**Passage shown:**
○ ○ ○ ○ ○

Skip to main content

High-performance S3 file copy tool — concurrent, async, built in Rust

Project description

s3bolt

High-performance S3 file copy tool — concurrent, async, built in Rust.

CI Crates.io PyPI License: MIT

Copy S3 objects between buckets and prefixes at maximum throughput. Uses server-side copy, adaptive concurrency, and async I/O. Available as a Rust crate, a CLI tool, and a Python package.

Why s3bolt?

aws s3 cp s3bolt
Concurrency ~10 concurrent transfers Up to 1024 with adaptive AIMD
Large files (>5 GiB) Multipart upload (downloads data) Multipart server-side copy (zero data transfer)
Throttle handling Fixed retry Adaptive backoff (halves concurrency on 503)
Resume No Checkpoint file for resumable copies
Filtering Basic --exclude Glob, regex, size range, date range
Cross-account Single profile Separate source/dest profiles

Installation

CLI (Rust)

cargo install s3bolt

Python

pip install s3bolt

From source

git clone https://github.com/cykruss/s3bolt.git
cd s3bolt
cargo build --release
# Binary at target/release/s3bolt

Quick start

CLI

# Copy a single file
s3bolt s3://src-bucket/data/file.parquet s3://dst-bucket/data/file.parquet

# Recursive prefix copy
s3bolt -r s3://src-bucket/data/2024/ s3://dst-bucket/archive/2024/

# Sync (only copy new/changed objects)
s3bolt -r --sync s3://data-lake/raw/ s3://data-lake/curated/

# Filter by pattern
s3bolt -r --include "**/*.parquet" --exclude "_tmp/**" s3://src/ s3://dst/

# Cross-account with different AWS profiles
s3bolt -r --source-profile prod --dest-profile analytics s3://prod/ s3://analytics/

# High concurrency
s3bolt -r -j 512 s3://src/ s3://dst/

# Dry run (see what would be copied)

○ ○ ○ ○ ○

**Given entries:**

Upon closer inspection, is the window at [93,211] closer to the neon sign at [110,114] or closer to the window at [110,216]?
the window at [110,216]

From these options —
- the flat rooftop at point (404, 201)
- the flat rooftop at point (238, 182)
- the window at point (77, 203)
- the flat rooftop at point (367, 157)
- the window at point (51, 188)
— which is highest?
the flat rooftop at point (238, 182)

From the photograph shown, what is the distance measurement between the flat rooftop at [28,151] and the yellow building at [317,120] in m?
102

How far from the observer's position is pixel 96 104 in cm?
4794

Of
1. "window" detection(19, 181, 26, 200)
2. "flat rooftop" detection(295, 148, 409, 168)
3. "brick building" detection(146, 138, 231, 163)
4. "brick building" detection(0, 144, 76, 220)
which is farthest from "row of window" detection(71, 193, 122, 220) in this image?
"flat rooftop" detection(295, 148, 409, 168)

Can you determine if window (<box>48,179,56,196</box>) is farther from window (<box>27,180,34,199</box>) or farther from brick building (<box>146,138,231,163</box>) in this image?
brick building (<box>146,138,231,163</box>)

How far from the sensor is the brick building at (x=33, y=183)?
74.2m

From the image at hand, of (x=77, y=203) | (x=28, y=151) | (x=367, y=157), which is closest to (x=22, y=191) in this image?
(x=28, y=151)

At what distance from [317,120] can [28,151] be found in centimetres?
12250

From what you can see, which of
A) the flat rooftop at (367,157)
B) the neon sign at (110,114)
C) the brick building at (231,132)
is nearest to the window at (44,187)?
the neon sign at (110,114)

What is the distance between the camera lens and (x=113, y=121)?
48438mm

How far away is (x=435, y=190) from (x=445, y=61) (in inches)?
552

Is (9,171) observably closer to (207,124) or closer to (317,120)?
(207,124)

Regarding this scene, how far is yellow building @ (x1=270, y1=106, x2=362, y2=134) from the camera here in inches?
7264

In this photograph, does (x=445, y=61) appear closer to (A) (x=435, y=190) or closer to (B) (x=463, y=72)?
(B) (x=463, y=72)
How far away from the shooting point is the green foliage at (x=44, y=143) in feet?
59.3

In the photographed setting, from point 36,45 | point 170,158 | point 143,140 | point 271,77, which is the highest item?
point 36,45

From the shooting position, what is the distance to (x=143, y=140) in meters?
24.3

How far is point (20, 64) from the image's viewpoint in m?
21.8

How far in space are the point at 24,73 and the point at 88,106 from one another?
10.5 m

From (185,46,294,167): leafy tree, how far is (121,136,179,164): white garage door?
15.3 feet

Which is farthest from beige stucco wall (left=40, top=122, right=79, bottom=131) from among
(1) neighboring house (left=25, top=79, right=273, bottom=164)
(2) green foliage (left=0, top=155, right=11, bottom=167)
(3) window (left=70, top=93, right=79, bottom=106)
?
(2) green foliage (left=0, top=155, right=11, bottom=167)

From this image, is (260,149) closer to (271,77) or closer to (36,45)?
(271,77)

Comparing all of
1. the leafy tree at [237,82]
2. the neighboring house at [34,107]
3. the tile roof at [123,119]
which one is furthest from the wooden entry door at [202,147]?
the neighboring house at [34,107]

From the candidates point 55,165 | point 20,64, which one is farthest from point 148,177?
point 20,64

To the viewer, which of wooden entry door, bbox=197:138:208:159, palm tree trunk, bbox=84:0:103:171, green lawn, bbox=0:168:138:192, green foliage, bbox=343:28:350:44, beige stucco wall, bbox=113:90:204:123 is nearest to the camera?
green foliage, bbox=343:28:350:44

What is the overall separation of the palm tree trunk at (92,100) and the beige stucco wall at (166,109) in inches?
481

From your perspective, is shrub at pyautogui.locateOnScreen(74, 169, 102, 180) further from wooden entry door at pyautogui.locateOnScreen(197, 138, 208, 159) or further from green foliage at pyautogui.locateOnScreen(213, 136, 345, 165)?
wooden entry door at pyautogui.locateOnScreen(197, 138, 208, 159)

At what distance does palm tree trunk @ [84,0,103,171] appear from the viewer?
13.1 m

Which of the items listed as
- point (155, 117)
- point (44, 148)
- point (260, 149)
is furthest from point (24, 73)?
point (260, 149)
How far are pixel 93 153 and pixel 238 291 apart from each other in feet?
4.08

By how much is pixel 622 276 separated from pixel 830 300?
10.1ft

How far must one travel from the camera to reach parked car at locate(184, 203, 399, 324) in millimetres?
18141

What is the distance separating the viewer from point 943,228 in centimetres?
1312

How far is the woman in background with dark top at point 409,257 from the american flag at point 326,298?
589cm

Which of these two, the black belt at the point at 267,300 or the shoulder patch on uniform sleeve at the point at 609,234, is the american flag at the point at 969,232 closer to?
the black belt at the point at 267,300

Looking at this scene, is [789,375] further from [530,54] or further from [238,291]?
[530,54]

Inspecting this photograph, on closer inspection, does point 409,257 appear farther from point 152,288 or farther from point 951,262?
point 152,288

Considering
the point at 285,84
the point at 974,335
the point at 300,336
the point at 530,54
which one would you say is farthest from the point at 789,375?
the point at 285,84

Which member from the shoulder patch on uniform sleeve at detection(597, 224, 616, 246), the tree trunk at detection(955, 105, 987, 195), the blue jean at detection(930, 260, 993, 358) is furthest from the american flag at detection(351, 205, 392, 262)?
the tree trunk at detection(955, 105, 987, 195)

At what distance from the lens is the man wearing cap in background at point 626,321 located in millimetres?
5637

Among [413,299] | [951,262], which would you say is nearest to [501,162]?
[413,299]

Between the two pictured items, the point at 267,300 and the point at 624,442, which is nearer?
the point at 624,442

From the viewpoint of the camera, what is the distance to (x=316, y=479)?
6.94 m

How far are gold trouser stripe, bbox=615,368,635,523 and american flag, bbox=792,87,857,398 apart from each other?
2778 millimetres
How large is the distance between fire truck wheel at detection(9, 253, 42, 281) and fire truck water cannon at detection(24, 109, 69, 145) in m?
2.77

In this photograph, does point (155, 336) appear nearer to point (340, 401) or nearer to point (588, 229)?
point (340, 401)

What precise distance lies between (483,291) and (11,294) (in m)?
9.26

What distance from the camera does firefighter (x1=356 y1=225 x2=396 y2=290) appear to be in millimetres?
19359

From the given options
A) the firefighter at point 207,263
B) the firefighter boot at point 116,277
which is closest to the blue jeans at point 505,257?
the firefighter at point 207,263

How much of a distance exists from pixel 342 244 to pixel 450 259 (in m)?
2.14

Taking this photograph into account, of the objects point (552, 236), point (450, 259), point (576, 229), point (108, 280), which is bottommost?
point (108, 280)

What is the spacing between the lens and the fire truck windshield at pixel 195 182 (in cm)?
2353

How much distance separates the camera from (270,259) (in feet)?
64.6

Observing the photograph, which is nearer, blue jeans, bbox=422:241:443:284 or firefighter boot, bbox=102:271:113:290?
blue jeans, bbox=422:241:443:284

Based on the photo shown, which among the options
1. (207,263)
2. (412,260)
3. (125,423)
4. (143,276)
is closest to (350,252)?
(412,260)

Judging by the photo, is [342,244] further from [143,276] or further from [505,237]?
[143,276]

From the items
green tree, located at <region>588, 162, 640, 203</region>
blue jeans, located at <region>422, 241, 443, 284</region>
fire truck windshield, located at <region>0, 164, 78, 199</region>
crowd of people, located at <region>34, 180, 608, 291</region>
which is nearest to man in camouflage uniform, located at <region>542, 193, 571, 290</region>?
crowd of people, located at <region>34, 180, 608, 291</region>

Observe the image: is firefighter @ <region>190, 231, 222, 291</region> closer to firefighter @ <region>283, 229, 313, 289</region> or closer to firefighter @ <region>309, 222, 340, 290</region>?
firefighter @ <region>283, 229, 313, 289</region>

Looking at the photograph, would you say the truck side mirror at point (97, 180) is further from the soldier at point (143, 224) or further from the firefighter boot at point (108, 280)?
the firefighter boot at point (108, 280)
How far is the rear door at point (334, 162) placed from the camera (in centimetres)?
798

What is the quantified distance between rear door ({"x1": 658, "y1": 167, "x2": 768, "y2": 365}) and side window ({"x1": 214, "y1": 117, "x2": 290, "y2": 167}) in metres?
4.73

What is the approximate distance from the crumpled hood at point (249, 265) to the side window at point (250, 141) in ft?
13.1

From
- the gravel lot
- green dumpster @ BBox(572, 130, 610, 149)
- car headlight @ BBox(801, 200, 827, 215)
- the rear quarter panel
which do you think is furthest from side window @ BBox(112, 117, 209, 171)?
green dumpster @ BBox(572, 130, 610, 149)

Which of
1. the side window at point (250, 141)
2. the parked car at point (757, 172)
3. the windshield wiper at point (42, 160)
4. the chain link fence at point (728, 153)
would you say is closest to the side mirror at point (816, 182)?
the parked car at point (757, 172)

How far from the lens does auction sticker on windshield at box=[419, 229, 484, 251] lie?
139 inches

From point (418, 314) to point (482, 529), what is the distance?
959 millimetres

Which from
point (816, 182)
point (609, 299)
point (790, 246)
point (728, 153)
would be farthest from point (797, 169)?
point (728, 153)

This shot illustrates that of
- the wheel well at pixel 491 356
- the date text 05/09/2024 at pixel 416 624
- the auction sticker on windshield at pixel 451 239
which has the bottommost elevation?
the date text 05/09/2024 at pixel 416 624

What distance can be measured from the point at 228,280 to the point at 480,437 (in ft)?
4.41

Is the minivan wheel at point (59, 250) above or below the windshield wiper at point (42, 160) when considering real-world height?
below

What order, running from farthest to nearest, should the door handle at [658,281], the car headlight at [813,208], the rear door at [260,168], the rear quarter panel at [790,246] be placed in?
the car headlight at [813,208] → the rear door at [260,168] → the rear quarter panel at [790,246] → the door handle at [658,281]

○ ○ ○ ○ ○

**Exercise goal:**
Retype the part of the s3bolt page starting with "Copy S3 objects" and going on through "a Python package.". None of the rows is needed for this work.

**Response:**
Copy S3 objects between buckets and prefixes at maximum throughput. Uses server-side copy, adaptive concurrency, and async I/O. Available as a Rust crate, a CLI tool, and a Python package.